__Problem requirements__. Scan the material for the word "iron", then return every line where it appears.

__Data for the task__.
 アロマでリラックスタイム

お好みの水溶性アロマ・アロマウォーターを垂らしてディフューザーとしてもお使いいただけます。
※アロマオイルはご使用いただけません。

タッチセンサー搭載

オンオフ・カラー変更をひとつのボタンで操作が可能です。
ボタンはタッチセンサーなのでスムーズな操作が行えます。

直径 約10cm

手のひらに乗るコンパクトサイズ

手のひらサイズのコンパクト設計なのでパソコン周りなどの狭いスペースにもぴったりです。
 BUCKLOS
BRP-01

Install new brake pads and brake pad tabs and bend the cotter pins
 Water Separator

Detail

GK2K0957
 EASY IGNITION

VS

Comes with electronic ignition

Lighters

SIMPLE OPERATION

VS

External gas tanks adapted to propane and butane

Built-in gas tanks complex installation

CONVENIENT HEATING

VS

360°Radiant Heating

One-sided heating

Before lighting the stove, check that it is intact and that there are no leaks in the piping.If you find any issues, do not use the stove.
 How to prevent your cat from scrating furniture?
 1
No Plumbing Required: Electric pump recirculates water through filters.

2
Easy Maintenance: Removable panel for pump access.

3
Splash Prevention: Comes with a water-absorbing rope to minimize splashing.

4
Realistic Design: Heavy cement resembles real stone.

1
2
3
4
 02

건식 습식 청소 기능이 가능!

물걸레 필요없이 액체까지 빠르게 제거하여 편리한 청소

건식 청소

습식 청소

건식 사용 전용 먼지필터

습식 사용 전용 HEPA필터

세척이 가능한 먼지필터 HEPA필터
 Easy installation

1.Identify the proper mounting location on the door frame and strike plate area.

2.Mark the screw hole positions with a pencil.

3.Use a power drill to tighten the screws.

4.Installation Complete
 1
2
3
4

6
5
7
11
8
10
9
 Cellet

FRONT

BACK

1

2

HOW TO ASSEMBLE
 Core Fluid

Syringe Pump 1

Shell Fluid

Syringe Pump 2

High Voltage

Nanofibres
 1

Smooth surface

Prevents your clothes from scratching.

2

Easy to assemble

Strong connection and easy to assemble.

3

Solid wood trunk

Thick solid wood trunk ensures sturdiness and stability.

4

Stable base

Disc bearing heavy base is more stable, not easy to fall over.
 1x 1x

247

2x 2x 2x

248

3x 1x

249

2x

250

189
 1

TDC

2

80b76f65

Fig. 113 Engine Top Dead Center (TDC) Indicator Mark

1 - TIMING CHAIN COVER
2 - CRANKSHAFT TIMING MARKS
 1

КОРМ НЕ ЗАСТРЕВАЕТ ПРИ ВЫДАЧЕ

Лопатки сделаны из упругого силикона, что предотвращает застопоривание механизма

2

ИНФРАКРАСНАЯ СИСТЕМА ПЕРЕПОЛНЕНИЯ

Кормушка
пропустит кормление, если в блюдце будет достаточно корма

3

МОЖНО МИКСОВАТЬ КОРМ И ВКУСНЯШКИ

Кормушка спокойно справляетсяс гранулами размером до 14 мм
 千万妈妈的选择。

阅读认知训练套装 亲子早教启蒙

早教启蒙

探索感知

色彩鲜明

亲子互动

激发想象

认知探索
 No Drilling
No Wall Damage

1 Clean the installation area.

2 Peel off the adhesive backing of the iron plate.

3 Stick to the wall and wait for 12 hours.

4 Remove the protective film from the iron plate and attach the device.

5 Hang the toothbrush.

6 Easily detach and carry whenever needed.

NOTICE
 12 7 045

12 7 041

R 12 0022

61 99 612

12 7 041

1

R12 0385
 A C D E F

__Written solution__.
2 Peel off the adhesive backing of the iron plate.
4 Remove the protective film from the iron plate and attach the device.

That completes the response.